Provided data ::
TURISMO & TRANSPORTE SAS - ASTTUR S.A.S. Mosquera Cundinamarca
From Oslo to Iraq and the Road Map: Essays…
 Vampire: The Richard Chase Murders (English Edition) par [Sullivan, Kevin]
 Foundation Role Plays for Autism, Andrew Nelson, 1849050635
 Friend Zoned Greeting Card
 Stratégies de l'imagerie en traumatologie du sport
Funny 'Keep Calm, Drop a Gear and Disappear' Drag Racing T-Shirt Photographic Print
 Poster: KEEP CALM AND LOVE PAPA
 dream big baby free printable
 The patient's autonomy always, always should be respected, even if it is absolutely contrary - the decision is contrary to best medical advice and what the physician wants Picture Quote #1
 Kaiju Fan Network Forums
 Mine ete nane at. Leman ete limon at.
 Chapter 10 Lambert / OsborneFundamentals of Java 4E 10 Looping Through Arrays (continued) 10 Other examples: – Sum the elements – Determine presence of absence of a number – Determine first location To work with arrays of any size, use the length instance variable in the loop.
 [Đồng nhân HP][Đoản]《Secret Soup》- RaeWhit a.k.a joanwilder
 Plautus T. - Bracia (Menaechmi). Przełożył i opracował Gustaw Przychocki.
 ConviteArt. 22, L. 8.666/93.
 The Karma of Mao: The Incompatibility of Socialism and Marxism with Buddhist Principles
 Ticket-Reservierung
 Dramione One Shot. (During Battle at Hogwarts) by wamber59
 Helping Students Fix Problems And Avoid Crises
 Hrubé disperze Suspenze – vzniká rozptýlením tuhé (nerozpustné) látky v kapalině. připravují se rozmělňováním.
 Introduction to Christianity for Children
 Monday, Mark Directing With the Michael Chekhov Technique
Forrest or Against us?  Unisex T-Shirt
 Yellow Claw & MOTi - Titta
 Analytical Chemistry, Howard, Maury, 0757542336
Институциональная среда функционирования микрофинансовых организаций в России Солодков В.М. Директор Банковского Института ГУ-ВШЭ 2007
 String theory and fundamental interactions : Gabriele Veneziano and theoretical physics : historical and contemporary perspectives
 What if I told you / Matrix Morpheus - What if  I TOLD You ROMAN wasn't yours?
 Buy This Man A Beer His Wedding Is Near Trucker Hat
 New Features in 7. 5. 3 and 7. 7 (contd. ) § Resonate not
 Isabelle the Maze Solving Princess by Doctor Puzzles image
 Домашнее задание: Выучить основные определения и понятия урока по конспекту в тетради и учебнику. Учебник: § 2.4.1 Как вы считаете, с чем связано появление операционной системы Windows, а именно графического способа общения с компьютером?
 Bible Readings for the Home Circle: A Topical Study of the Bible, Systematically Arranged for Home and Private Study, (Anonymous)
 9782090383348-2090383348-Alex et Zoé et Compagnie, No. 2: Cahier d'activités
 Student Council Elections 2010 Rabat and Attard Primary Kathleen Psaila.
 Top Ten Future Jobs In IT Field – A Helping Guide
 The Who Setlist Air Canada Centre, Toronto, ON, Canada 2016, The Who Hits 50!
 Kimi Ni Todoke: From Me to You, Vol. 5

What needs to be done :: What must be transcribed is the run of lines from the one containing "What if I told" to the last line of the data above, inclusive, and only that.

Output for this exercise ::
 What if I told you / Matrix Morpheus - What if  I TOLD You ROMAN wasn't yours?
 Buy This Man A Beer His Wedding Is Near Trucker Hat
 New Features in 7. 5. 3 and 7. 7 (contd. ) § Resonate not
 Isabelle the Maze Solving Princess by Doctor Puzzles image
 Домашнее задание: Выучить основные определения и понятия урока по конспекту в тетради и учебнику. Учебник: § 2.4.1 Как вы считаете, с чем связано появление операционной системы Windows, а именно графического способа общения с компьютером?
 Bible Readings for the Home Circle: A Topical Study of the Bible, Systematically Arranged for Home and Private Study, (Anonymous)
 9782090383348-2090383348-Alex et Zoé et Compagnie, No. 2: Cahier d'activités
 Student Council Elections 2010 Rabat and Attard Primary Kathleen Psaila.
 Top Ten Future Jobs In IT Field – A Helping Guide
 The Who Setlist Air Canada Centre, Toronto, ON, Canada 2016, The Who Hits 50!
 Kimi Ni Todoke: From Me to You, Vol. 5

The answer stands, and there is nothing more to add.